This is part of an ongoing series where I’m documenting the development of my serial novel, Razor Mountain.
You can find my spoiler-free journals for each chapter, my spoiler-heavy pre-production journals, and the book itself over at the Razor Mountain landing page.
God-Speaker’s chapters throughout Act II have been jumping through time, showing key moments in God-Speaker’s evolution. They’ve also shown the evolution of Razor Mountain and its people. In this chapter, the narrative is finally approaching the present day. For the first time, we can start to see the same things from both God-Speaker’s and Christopher’s perspective.
This gives me the opportunity to set up some narrative tension by revealing things in God-Speaker’s chapters that will pay off in Christopher’s chapters. Sometimes tension comes from not knowing what will happen next. Sometimes it’s more exciting when the reader can guess what’s happening, but the characters don’t know.
The two new characters introduced in this chapter are Reed and Cain, and they are both members of God-Speaker’s cabinet. However, I looked through my notes and I had no record of what their actual positions are. I was certain I had thought about this when I was first developing the story, but it turns out that writing a book is a messy process, and I either lost those notes or never wrote them in the first place.
Internally, to the citizens of Razor Mountain, the cabinet is a secret arm of the US government that handles the day-to-day operations in the city. Only God-Speaker and the secretaries themselves know the truth about who runs the city. The populace “knows” that the secretaries report to a higher authority, but they’re told it’s the President of the United States and the military. God-Speaker doesn’t need to worry that the population will try to overthrow their autocratic king, because they don’t know that they have a king.
When deciding what positions there should be in this cabinet, I looked at the US presidential cabinet for inspiration. Razor Mountain is a sort of city-state, so a lot of those positions make perfect sense. Others are completely unnecessary (ambassador to the UN) and a few just need to be tweaked.
I wanted a large enough group to seem like a reasonable governing body, and to allow for interesting interactions between members.
These are the positions I ended up with:
- Secretary of the Treasury – Responsible for overall budget, accounting, and income and outflows across all departments. Administers local banking system.
- Secretary of Agriculture – Responsible for local farming and food processing. Works with the Trade Coordinator for food imports from outside.
- Secretary of Commerce – Responsible for most non-food businesses internal to the mountain. Works closely with Secretary of Labor and Trade Coordinator.
- Secretary of Labor – Responsible for labor conditions, allocation of labor across industries, work safety, etc.
- Secretary of Housing – Responsible for maintaining and expanding housing supply within the mountain as needed for the population.
- Secretary of Energy – Responsible for generation and distribution of electric power, lighting, and certain energy-related trade (batteries, generation equipment, etc.)
- Secretary of Education – Responsible for the school and university system.
- Director of Media – Responsible for producing local media, importing external media, censorship.
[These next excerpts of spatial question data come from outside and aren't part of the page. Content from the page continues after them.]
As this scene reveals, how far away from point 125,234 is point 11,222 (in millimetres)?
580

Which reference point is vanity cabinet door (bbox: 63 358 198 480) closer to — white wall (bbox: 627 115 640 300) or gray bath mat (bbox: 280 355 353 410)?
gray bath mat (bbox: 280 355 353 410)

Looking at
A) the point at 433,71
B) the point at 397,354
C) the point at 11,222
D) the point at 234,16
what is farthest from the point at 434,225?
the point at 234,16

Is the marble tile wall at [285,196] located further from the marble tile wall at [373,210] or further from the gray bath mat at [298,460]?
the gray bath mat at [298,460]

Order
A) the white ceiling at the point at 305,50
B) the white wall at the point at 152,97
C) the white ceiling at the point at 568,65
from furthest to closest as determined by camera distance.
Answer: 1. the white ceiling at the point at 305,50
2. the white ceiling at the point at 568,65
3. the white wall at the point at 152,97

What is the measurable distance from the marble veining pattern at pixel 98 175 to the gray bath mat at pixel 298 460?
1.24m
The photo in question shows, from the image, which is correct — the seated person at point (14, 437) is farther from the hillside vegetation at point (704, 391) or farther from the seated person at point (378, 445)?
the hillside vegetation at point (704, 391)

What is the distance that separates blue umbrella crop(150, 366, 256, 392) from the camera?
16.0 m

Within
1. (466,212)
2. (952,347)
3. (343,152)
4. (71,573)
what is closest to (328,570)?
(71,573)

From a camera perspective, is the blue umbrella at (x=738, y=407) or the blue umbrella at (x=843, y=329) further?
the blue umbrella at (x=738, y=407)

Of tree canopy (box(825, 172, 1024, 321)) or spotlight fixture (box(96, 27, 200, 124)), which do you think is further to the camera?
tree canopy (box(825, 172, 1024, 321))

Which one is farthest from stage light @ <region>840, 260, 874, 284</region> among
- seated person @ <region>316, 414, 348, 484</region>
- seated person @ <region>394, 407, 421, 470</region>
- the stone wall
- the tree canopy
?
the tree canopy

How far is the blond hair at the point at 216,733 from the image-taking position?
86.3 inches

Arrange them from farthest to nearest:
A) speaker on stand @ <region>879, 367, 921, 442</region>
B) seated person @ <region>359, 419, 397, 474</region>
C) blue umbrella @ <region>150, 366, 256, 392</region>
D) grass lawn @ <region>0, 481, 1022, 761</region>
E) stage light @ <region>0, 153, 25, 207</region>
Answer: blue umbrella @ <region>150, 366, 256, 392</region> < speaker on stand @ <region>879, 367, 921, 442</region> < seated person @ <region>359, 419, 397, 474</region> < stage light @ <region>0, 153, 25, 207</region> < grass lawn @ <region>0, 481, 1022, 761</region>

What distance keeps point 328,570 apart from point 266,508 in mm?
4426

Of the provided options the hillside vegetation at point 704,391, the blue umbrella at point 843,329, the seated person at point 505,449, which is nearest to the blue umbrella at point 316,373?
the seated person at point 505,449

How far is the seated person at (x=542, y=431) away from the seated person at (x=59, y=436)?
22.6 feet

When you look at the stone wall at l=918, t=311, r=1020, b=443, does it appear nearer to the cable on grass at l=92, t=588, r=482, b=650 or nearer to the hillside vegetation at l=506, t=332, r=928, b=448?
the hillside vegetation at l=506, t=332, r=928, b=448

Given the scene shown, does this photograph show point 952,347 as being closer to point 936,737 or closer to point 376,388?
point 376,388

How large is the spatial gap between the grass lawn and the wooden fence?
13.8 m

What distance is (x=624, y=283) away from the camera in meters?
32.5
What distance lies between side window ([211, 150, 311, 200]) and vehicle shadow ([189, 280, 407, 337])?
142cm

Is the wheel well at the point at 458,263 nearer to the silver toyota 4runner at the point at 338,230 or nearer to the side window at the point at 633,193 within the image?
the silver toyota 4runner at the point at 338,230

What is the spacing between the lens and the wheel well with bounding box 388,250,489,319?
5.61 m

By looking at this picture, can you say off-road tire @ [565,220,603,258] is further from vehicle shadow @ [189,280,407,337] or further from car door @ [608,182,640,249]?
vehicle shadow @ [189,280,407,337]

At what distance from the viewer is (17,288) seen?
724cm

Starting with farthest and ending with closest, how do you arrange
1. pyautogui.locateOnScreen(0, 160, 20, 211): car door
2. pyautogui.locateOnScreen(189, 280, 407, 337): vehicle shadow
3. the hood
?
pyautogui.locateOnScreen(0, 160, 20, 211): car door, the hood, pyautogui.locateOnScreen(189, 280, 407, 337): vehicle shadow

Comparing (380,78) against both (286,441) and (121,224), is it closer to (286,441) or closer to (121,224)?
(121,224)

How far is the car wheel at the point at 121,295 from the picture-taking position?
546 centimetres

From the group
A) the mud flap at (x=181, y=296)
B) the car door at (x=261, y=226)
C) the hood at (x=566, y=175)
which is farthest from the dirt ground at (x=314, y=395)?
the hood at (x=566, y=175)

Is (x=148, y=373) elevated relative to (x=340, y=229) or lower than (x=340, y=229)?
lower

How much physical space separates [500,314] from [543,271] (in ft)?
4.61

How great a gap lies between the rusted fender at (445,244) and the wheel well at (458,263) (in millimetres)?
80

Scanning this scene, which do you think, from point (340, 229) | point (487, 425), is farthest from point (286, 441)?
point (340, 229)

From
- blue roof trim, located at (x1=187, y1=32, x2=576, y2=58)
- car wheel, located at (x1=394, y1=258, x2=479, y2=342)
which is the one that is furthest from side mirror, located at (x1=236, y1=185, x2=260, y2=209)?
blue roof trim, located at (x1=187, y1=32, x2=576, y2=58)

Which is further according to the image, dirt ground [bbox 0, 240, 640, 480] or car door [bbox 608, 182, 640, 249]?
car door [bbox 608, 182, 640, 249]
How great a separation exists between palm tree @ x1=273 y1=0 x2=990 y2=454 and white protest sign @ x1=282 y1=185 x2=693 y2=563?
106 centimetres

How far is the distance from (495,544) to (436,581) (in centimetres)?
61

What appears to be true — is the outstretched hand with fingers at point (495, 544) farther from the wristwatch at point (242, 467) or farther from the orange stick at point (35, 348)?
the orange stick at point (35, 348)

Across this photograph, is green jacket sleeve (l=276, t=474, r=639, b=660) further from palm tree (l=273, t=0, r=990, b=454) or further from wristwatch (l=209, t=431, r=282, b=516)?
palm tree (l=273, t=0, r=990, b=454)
- Director of Intelligence Operations – Responsible for gathering internal and external intelligence, as well as most external interaction with outsiders for trade.
- Secretary of Science and Technology – Responsible for science and tech R&D, manufacturing, and external trade. Collaborates with Intelligence Ops for external hacking.
- Director of Military Operations – Responsible for military within the mountain and the area around the mountain. Collaborates with Intelligence Operations for external military and espionage ops.
- Trade Coordinator – Responsible for import/export and maintaining trade. Collaborates with Intelligence Operations for external negotiations and obfuscation.
I decided that Cain is the Secretary of Energy. He is very focused on his particular field, and is especially excited about developing and constructing new electric generation and distribution technology.
God-Speaker would be constantly thinking about how to balance power between the cabinet members, and play them off each other so that nobody can ever feel secure or think about turning against him. To this end, I thought he would avoid involving the Secretaries of Intelligence Operations and Director of Military Operations when it comes to investigating their fellows. Instead, he turns to Reed, the Secretary of Labor, who naturally collaborates with the Secretary of Energy on his big building projects.
Resolving Mysteries and Emotional Catharsis
My goal throughout most of this book has been to draw the reader in with a series of mysteries. However, it’s not structured like a classic “who-done-it.” It’s not building up to a revelation that wraps up the plot. Instead, in Act III I will be trying to rapidly resolve most of the open questions that have given the story momentum so far.
Unraveling these mysteries will reveal more about God-Speaker and Christopher, and those revelations will leave Christopher with some difficult things to do, and some difficult choices to make. The end of the story will not be about big mysteries, it will be about the choices Christopher decides to make and why he decides to make them.
This whole structure goes back to one of the big lessons I learned from Chuck Wendig’s Damn Fine Story: the big, world-shaking stakes should be tied directly to the main character’s “smaller” but more relatable personal stakes.
It will be up to Christopher to decide what the outcome is, for himself and for the world.
Next chapter, we go back to Christopher as the two narrative worlds begin to collide.